De que vale acordar se o que vivo é menos do que o que sonhei?

(Versos do menino que fazia versos)





         - Ele escreve versos!

         Apontou o filho, como se entregasse criminoso na esquadra. O médico levantou os olhos, por cima das lentes, com o esforço de alpinista em topo de montanha.

         - Há antecedentes na família?

         - Desculpe, doutor?

         O médico destrocou-se em tintins. Dona Serafina respondeu que não. O pai da criança, mecânico de nascença e preguiçoso por destino, nunca espreitara uma página. Lia motores, interpretava chaparias. Tratava-a bem, nunca lhe batera, mas a doçura mais requintada que conseguira tinha sido em noite de núpcias.

         - Serafina, você hoje cheira a óleo Castrol.

         Tudo corria sem mais, a oficina mal dava para o pão e a escola do miúdo. Mas eis que começaram a aparecer, pelos recantos da casa, papéis rabiscados com versos. O filho confessou, sem pestanejo, a autoria do feito.

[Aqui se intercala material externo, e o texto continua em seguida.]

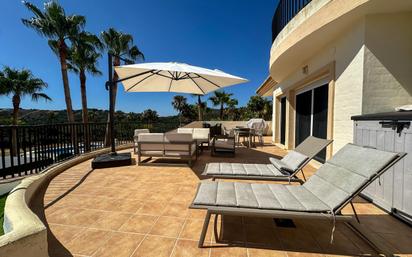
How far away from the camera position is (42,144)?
4172 millimetres

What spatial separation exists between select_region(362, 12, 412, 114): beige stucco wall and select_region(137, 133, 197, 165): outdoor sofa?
3619 mm

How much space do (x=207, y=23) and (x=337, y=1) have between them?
373 inches

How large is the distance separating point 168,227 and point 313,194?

         - São meus versos, sim.

         O pai logo sentenciara: havia que tirar o miúdo da escola. Aquilo era coisa de estudos a mais, perigosos contágios, más companhias. Pois o rapaz, em vez de se lançar no esfrega-esfrega com as meninas, se acabrunhava nas penumbras e, pior ainda, escrevia versos. O que se passava: mariquice intelectual? Ou carburador entupido, avarias dessas que a vida do homem se queda em ponto morto?

         Dona Serafina defendeu o filho e os estudos. O pai, conformado, exigiu: então, ele que fosse examinado.

         - O médico que faça revisão geral.

         Queria tudo. Que se afinasse o sangue, calibrasse os pulmões e, sobretudo, lhe espreitasse o nível do óleo na figadeira (fígado). Houvesse que pagar por sobressalentes, não importava. O que urgia era pôr cobro àquela vergonha familiar.

         Olhos baixos, o médico escutou tudo, sem deixar de escrevinhar  num papel. Aviava já a receita para poupança de tempo. Com enfado, o clínico se dirigiu ao menino:

         - Dói-te alguma coisa?

         - Dói-me a vida, doutor.

         O doutor suspendeu a escrita. A resposta, sem dúvida, o surpreendera. Já Dona Serafina aproveitava o momento: Está a ver, doutor? O médico voltou a erguer os olhos e a enfrentar o miúdo:

         - E o que fazes quando te assaltam essas dores?

         - O que melhor sei fazer, excelência.

         - E o que é?

         - Sonhar.

         O médico estranhou o miúdo. Custava a crer, visto a idade. Mas o moço, voz tímida, foi-se anunciando. Que ele, modéstia apartada, inventara sonhos desses que já nem há. Só no antigamente Exemplificaria, para melhor crença. Mas nem chegou a começar. O doutor o interrompeu:

         - Não tenho tempo, moço, isto aqui não é nenhuma clínica psiquiátrica.

         A mãe, em desespero, pediu clemência. O doutor que desse ao menos uma vista de olhos pelo caderninho dos versos. A ver se ali catava o motivo de tão grave distúrbio. Contrafeito, o médico aceitou e guardou o manuscrito na gaveta. A mãe que viesse na próxima semana. E trouxesse o paciente.

         Na semana seguinte, foram os últimos a ser atendidos. O médico, sisudo, taciturneou: o miúdo não teria, por acaso, mais versos? O menino não entendeu.

         - Não continuas a escrever?

         - Isso que faço não é escrever, doutor. Estou, sim, a viver. Tenho este pedaço de vida – disse, apontando um novo caderninho – quase a meio.

         O médico chamou a mãe à parte. Que aquilo era mais grave do que se poderia pensar. O menino carecia de internamento urgente.

         - Não temos dinheiro – fungou a mãe entre soluços.

         - Não importa – respondeu o doutor.

         Que ele mesmo assumiria as despesas. E que seria ali mesmo, na sua clínica, que o menino seria sujeito a devido tratamento. E assim se procedeu.

         Hoje quem visita o consultório raramente encontra o médico. Manhãs e tardes ele se senta num recanto do quarto onde está internado o menino. Quem passa pode escutar a voz pausada do filho do mecânico que vai lendo, verso a verso, o seu próprio coração, E o médico, abreviando silêncios.